THE PROBLEM:
Locate the string "over" throughout the material and copy every line in which it occurs.

SUPPLIED MATERIAL:
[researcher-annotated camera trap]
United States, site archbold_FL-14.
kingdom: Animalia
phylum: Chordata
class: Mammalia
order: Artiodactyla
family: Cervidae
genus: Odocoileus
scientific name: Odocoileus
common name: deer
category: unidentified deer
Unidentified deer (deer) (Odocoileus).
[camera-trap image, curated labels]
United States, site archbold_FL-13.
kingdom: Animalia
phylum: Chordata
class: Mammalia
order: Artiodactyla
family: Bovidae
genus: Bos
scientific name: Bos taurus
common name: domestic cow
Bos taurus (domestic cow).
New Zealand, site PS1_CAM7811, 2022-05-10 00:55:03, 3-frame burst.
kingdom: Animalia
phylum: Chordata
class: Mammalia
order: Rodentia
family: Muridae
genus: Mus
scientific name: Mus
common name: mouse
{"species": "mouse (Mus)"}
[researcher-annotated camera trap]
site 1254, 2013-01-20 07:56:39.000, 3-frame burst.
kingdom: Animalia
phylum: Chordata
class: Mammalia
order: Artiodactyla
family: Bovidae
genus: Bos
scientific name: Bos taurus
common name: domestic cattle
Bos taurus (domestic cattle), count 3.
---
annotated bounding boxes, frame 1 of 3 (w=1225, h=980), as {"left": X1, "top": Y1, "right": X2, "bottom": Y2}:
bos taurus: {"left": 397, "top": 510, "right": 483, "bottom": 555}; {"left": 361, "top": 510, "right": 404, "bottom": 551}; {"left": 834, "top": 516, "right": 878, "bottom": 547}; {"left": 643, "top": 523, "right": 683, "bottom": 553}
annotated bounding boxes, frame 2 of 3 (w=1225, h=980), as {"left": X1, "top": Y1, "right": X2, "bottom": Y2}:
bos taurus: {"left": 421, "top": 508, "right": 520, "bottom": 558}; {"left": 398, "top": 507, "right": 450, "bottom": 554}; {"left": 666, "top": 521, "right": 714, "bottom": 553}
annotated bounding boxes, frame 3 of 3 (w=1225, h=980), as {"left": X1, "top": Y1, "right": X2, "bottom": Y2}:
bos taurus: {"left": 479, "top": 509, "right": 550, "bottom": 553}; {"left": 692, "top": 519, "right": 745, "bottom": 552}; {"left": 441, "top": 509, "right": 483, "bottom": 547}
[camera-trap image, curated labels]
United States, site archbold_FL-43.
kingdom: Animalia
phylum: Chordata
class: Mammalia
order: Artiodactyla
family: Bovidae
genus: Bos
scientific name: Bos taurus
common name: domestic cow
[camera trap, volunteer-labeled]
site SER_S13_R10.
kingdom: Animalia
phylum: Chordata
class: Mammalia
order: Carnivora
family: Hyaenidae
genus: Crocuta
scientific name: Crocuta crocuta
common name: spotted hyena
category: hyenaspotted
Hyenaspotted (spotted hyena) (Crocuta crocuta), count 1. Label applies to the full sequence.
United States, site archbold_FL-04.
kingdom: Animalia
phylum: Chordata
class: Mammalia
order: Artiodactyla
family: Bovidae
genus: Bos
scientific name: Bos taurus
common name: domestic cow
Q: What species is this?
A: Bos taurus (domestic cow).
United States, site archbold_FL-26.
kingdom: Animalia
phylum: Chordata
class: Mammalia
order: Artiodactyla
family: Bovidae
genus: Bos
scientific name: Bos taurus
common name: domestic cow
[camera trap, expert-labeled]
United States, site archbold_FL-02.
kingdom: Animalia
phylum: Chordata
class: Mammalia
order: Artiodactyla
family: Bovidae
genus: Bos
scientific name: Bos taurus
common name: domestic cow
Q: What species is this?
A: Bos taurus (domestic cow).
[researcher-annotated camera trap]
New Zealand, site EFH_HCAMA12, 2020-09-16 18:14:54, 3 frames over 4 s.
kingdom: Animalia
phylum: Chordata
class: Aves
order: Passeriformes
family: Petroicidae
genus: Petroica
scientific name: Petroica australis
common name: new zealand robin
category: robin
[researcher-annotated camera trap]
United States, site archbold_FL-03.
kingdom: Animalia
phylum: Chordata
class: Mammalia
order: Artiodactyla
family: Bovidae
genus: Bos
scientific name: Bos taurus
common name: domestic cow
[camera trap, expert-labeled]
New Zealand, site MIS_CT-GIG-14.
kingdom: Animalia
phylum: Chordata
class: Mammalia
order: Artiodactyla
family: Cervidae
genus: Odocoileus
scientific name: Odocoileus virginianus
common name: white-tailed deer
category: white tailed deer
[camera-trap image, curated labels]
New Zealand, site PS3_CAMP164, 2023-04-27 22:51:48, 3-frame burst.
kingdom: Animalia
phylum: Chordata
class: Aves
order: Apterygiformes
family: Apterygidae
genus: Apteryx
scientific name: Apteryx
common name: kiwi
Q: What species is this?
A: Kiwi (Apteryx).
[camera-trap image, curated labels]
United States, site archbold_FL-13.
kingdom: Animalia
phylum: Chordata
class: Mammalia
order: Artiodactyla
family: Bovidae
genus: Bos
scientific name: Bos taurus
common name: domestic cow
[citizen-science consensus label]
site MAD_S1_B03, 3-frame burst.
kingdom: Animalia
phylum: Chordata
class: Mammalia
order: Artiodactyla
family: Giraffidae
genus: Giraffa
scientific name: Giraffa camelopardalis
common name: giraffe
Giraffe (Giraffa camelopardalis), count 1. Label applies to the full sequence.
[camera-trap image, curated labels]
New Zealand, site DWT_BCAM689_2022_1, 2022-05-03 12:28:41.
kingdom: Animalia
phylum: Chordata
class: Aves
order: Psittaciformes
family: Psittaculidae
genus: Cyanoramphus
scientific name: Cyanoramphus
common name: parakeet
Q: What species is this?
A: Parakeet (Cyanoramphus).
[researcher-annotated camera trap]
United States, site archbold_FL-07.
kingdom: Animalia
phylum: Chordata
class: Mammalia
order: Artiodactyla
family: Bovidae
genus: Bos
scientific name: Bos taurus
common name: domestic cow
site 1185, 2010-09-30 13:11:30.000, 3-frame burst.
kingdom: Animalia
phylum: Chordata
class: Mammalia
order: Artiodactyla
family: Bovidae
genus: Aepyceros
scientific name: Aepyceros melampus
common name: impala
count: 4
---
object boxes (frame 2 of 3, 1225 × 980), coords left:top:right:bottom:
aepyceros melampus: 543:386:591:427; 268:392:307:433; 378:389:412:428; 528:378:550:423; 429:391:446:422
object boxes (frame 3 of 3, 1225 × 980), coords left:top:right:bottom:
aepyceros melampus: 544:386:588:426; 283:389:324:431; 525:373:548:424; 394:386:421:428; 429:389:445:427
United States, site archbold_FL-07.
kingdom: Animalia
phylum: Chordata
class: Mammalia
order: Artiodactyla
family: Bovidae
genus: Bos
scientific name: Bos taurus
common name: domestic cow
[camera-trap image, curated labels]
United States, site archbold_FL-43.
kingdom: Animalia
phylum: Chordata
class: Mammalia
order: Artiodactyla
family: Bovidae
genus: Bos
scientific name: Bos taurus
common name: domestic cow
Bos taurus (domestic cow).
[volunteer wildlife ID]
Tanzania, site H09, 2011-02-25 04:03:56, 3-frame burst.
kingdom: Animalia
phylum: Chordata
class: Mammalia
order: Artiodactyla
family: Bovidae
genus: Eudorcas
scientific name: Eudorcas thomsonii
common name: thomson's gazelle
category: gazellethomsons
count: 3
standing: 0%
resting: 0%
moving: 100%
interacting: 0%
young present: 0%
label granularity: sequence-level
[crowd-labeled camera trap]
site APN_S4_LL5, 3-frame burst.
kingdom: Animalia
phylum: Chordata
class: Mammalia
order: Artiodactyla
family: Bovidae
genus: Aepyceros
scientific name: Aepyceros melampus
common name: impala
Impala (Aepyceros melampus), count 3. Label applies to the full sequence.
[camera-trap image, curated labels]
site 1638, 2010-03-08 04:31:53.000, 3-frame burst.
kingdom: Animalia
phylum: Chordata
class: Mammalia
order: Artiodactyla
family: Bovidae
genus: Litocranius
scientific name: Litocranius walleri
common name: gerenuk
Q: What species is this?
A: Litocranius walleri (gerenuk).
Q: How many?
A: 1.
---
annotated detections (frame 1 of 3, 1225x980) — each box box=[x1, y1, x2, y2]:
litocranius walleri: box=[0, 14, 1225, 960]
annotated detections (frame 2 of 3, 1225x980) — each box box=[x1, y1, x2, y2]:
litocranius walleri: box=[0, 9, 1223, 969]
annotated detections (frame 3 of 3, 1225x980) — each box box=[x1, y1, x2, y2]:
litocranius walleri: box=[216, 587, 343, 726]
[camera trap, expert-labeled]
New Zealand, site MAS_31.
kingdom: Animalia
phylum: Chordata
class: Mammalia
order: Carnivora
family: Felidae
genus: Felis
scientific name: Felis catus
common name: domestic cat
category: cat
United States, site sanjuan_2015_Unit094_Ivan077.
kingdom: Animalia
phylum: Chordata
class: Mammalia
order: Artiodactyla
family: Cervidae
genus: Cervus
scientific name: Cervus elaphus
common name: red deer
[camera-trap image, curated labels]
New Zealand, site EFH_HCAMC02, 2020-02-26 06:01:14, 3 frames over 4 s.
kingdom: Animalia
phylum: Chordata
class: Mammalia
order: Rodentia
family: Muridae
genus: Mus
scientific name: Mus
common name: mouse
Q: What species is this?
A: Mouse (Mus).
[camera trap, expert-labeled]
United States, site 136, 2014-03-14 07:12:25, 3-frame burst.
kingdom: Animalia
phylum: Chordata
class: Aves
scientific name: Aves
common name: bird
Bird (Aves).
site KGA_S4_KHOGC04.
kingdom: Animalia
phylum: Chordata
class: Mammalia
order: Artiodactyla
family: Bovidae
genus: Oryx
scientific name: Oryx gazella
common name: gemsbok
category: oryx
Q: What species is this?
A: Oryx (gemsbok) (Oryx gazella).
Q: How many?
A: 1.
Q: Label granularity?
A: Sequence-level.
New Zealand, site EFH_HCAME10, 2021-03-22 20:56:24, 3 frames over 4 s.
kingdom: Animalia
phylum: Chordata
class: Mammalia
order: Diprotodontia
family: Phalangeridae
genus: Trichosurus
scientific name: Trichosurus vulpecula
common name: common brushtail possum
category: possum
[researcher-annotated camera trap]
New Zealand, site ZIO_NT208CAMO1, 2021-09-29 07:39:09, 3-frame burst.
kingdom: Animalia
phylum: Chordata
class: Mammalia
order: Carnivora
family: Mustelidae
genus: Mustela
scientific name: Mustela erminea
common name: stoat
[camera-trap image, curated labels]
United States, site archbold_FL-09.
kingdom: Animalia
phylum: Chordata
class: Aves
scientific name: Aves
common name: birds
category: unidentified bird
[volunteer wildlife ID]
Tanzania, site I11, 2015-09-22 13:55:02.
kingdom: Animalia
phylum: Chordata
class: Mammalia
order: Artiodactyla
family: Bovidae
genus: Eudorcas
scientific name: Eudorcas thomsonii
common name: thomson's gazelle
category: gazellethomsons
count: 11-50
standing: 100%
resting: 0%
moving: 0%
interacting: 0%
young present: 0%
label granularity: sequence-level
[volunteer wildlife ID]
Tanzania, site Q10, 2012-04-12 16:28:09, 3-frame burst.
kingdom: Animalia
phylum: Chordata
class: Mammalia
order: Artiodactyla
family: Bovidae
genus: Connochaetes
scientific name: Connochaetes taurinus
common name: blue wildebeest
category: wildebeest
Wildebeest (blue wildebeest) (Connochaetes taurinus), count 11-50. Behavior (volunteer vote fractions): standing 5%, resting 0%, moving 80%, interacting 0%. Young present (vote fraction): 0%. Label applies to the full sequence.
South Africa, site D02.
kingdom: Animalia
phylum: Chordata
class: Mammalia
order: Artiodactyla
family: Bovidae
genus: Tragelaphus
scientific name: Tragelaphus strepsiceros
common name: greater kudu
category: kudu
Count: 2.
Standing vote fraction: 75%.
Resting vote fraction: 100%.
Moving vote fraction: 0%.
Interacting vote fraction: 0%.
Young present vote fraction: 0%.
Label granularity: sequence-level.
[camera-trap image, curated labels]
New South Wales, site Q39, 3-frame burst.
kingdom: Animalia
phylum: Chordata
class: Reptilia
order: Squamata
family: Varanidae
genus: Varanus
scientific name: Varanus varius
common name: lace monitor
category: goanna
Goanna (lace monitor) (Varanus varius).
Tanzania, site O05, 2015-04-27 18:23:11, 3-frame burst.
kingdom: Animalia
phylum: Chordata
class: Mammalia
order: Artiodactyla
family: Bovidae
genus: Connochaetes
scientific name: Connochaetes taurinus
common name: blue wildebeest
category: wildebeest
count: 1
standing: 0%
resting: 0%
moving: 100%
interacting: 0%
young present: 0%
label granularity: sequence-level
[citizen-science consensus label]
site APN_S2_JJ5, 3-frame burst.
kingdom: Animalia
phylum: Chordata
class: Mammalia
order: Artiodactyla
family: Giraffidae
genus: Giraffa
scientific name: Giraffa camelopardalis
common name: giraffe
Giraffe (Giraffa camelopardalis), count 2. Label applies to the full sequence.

OUTPUT OF THE TASK:
New Zealand, site EFH_HCAMA12, 2020-09-16 18:14:54, 3 frames over 4 s.
New Zealand, site EFH_HCAMC02, 2020-02-26 06:01:14, 3 frames over 4 s.
New Zealand, site EFH_HCAME10, 2021-03-22 20:56:24, 3 frames over 4 s.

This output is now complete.